Śmiertelny wypadek w Aragonii, w północno-wschodniej części Hiszpanii. Trzech alpinistów straciło wczoraj życie podczas wspinaczki na Moncayo, najwyższy szczyt Gór Iberyjskich (2313 m n.p.m).
Do tragicznych wydarzeń doszło na niebezpiecznym odcinku zwanym Escupidera. Zgłoszenie z prośbą o pomoc wpłynęło w sobotę około godziny 14:00. Do akcji natychmiast ruszyła grupa ratowników górskich. Niestety, warunki pogodowe nie były sprzyjające. Śmigłowiec nie był wylądować w pobliżu miejsca wypadku. Ratownicy musieli dotrzeć do poszkodowanych o własnych siłach.
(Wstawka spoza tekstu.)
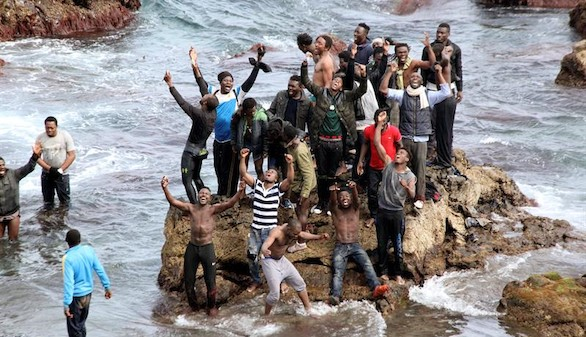 Un centenar de inmigrantes consigue llegar a Ceuta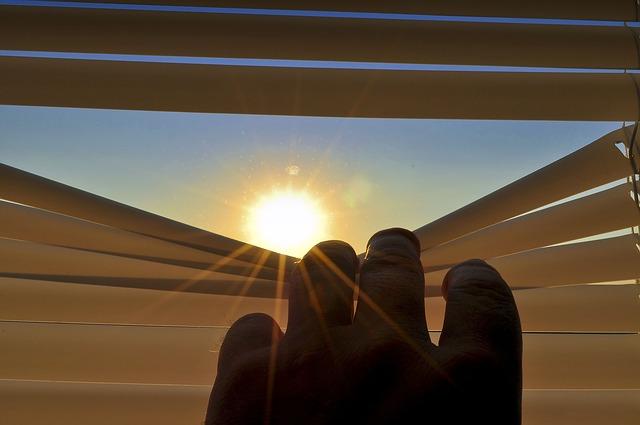 slunce za žaluziemi.jpg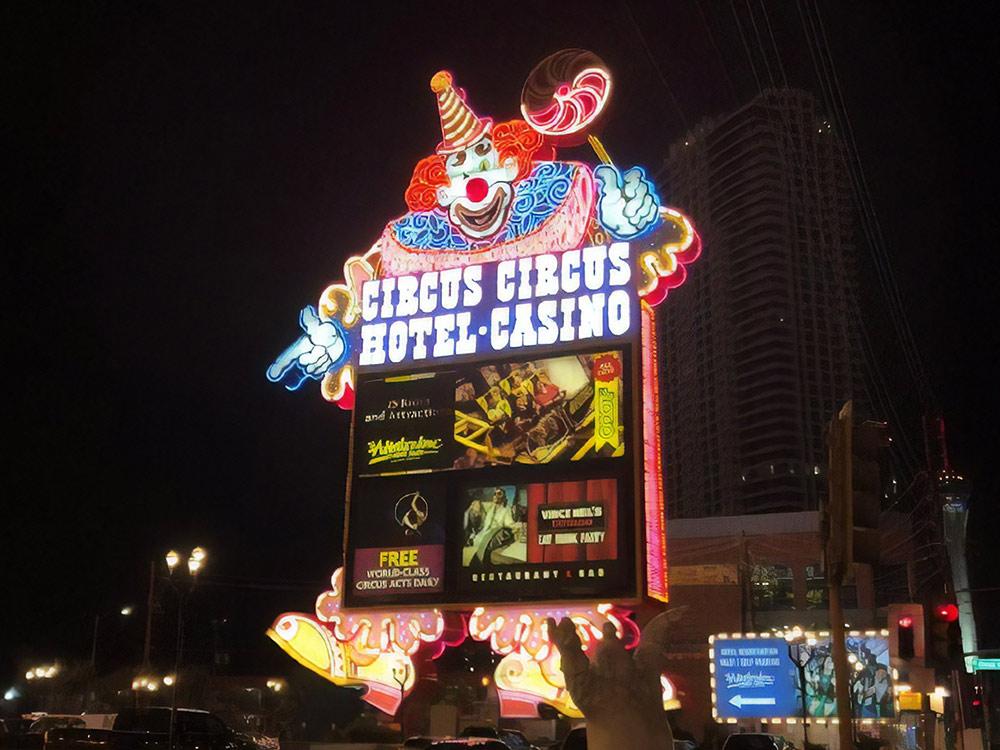 За две ночи в отеле Circus Circus мы заплатили 165$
Gdy pomoc pojawiła się na miejscu, dwóch alpinistów już nie żyło. Trzeciemu z nich udzielono pomocy, ale w związku z odniesionymi obrażeniami mężczyzna zmarł.
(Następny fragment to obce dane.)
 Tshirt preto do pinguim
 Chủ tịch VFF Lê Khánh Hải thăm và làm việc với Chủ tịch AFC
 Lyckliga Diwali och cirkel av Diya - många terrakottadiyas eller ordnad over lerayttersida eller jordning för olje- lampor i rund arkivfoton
Portal gazety "El Pais" podaje, że jeden ze wspinaczy spadł, a pozostali ulegli wypadkowi, próbując mu pomóc. Strażacy przekazali, że ofiary to członkowie grupy alpinistycznej z Madrytu.
Escupidera to niezwykle stromy teren. Eksperci i ratownicy apelują, aby wybierając się w to miejsce zachować szczególną ostrożność. W sobotę warunki w tym miejscu były wyjątkowo niekorzystne. Choć padał śnieg i mocno wiało, to wielu turystów zdecydowało się wyjść w góry.
Moncayo o tej porze roku to piekło - mówi w rozmowie ze stacją radiową SER Ismael Gonzalez z urzędu miasta Tarazona. Informuje, że właśnie w lutym i marcu w drodze na szczyt dochodzi do największej liczby wypadków śmiertelnych.
Ludzie myślą, że skoro jest lepsza pogoda, to już jest w porządku, ale Moncayo nie przypomina żadnego szczytu w okolicy i jest bardzo niebezpieczny (...) Najpierw pokazuje ci jedno oblicze, a potem zupełnie inne - tłumaczy Gonzalez.